Tanto yo, como los que me leen, tendemos a ser cotillas y mirones. Como cotillas, queremos enterarnos de todo y, como mirones, queremos hacerlo por nosotros mismos, en primera persona, sin que nadie nos lo cuente. Recuerdo una escena que presencié hace poco, en la que unos niños llegaban en grupo corriendo a otro, que se encontraba solo. Estaban llenos de emoción, radiantes. Todo apuntaba a que habían presenciado una escena memorable, se notaba porque les brillaba la cara y porque corrían enérgicamente en dirección a su amigo deseando contárselo. Cuando llegaron a él, todos se pisaban intentando relatar la historia, hasta que uno de los del grupo silenció al resto, puso orden y procedió a exponerle lo que habían visto. No obstante, se dio cuenta de que no era capaz de transmitir lo ocurrido con todos sus matices, con todos los detalles que sus ojos habían captado, pero que le costaba poner con palabras. Al final desistió, y el resto se fue turnando en la narración de la historia, pero parece que ni aquel con mayores dotes narrativas consiguió que la historia recitada hiciese justicia a la espectacularidad de lo que habían visto. “Tendrías que haber estado ahí”, concluyó uno de ellos. Los que estuvieron ahí fueron los únicos privilegiados que pudieron captar la escena al completo. Y el niño se dio cuenta de que ningún narrador podría hacerle sentir lo que sintió el resto al verlo con sus propios ojos. Su lado cotilla estaba satisfecho, pero su lado mirón no. Y esto ocurre con todo, incluso con lo más grotesco. Hace unos días, mi hermano (no el padre, sino el otro) me contó con cierta emoción que había visto por primera vez un accidente de coche en vivo. Vio un choque múltiple en el que, afortunadamente, todos salieron ilesos. Pero a nuestra faceta mirona le hace ilusión ver uno en directo alguna vez en la vida. Prueba de ello es que un accidente en una autopista suele generar atascos en ambas direcciones: en uno, por el propio incidente; en el otro, por los coches que frenan para mirar lo ocurrido. Crearán tecnología hiperrealista que ofrezca imágenes nítidas de las situaciones que no importará, siempre querremos verlo en vivo, con nuestros ojos, y ser nosotros mismos quienes hagamos la foto.

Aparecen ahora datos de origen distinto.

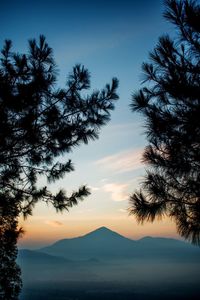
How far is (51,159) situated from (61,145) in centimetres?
48

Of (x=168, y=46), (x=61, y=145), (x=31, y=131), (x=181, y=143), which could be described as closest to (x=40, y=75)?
(x=31, y=131)

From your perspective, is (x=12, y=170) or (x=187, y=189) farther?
(x=12, y=170)

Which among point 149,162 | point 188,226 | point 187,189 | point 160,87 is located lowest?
point 188,226

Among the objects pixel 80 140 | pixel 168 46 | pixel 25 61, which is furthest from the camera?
pixel 80 140

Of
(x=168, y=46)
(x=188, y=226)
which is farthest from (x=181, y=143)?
(x=168, y=46)

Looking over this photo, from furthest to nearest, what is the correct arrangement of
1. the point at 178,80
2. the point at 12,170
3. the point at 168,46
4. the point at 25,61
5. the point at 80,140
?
the point at 80,140 < the point at 12,170 < the point at 25,61 < the point at 168,46 < the point at 178,80

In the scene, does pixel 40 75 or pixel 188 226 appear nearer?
pixel 188 226

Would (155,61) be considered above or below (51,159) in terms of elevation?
above

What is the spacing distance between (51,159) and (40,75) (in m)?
2.18

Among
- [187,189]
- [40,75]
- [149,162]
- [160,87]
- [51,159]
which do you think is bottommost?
[187,189]

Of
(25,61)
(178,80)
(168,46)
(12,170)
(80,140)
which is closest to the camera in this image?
(178,80)

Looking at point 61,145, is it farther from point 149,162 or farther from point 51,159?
point 149,162

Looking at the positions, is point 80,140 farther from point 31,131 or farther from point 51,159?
point 31,131

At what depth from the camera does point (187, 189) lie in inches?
203
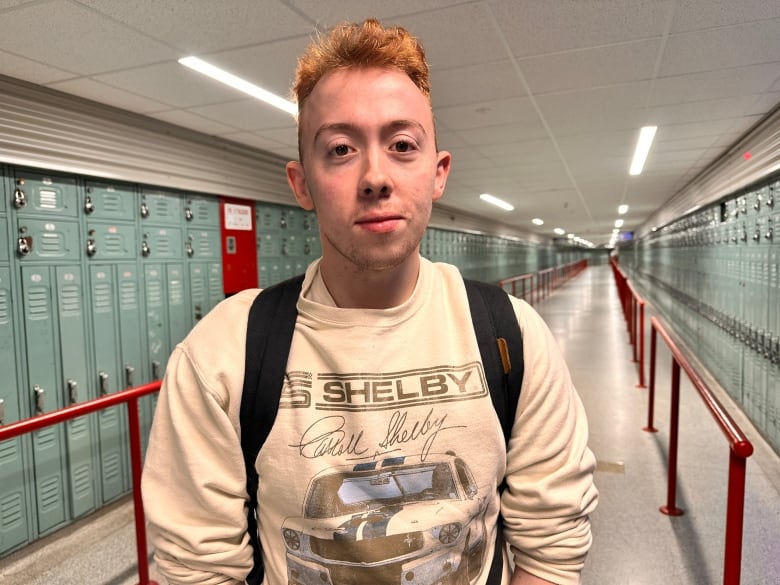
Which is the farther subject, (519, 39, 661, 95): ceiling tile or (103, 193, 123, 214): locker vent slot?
(103, 193, 123, 214): locker vent slot

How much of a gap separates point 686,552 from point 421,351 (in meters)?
2.62

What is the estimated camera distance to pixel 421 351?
0.97 meters

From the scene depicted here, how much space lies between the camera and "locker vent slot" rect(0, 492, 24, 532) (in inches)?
121

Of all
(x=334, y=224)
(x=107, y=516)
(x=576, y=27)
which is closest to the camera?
(x=334, y=224)

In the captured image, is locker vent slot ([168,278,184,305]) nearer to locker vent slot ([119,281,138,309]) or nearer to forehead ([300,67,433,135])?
locker vent slot ([119,281,138,309])

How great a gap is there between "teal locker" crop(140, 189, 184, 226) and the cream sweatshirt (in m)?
3.48

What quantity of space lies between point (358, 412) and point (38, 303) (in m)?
3.19

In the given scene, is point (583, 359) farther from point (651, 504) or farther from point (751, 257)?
point (651, 504)

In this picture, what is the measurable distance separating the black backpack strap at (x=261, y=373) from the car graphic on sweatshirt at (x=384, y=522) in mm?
127

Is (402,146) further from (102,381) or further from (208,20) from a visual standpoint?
(102,381)

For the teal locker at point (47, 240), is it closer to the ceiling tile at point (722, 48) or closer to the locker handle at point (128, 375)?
the locker handle at point (128, 375)

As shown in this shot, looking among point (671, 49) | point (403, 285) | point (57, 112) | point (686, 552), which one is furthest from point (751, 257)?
point (57, 112)

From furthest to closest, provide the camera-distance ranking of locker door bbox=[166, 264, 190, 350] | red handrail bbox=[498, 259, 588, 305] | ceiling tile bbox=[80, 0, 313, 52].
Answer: red handrail bbox=[498, 259, 588, 305] → locker door bbox=[166, 264, 190, 350] → ceiling tile bbox=[80, 0, 313, 52]

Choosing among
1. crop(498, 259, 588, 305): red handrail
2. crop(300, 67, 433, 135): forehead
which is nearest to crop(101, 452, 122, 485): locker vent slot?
crop(300, 67, 433, 135): forehead
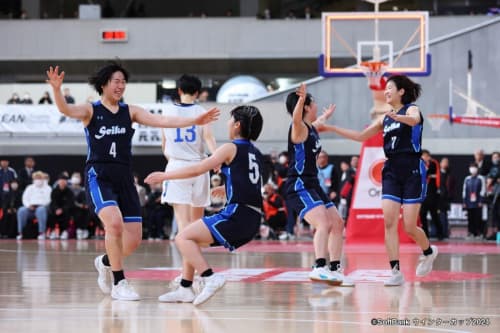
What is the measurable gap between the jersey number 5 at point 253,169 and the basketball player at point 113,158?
0.57 m

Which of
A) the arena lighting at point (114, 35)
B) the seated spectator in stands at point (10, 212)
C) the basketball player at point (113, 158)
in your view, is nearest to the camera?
the basketball player at point (113, 158)

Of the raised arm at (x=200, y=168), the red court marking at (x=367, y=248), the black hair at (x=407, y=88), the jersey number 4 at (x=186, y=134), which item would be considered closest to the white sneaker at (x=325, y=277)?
the raised arm at (x=200, y=168)

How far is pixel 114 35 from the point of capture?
3656 centimetres

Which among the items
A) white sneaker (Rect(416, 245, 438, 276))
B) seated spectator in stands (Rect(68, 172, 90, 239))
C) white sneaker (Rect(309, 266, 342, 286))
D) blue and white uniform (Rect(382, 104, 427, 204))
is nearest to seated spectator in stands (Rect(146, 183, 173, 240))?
seated spectator in stands (Rect(68, 172, 90, 239))

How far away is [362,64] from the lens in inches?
842

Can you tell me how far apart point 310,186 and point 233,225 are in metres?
2.18

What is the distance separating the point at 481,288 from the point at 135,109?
12.5ft

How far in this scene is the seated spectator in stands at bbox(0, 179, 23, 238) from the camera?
23734mm

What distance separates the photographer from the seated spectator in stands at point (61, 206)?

En el teatro, en la escena, nadie te cuenta cómo se siente un personaje, nadie te relata cómo ha sido el accidente, o lo que sea que haya ocurrido, simplemente lo ves. Lo observas sin filtros, de forma directa. A los que solo son cotillas, les basta con la historia contada por un tercero. Los que somos mirones, necesitamos estar ahí, no queremos a nadie que nos lo relate, pues no hay mejor narrador que los ojos. Y el teatro es estar ahí.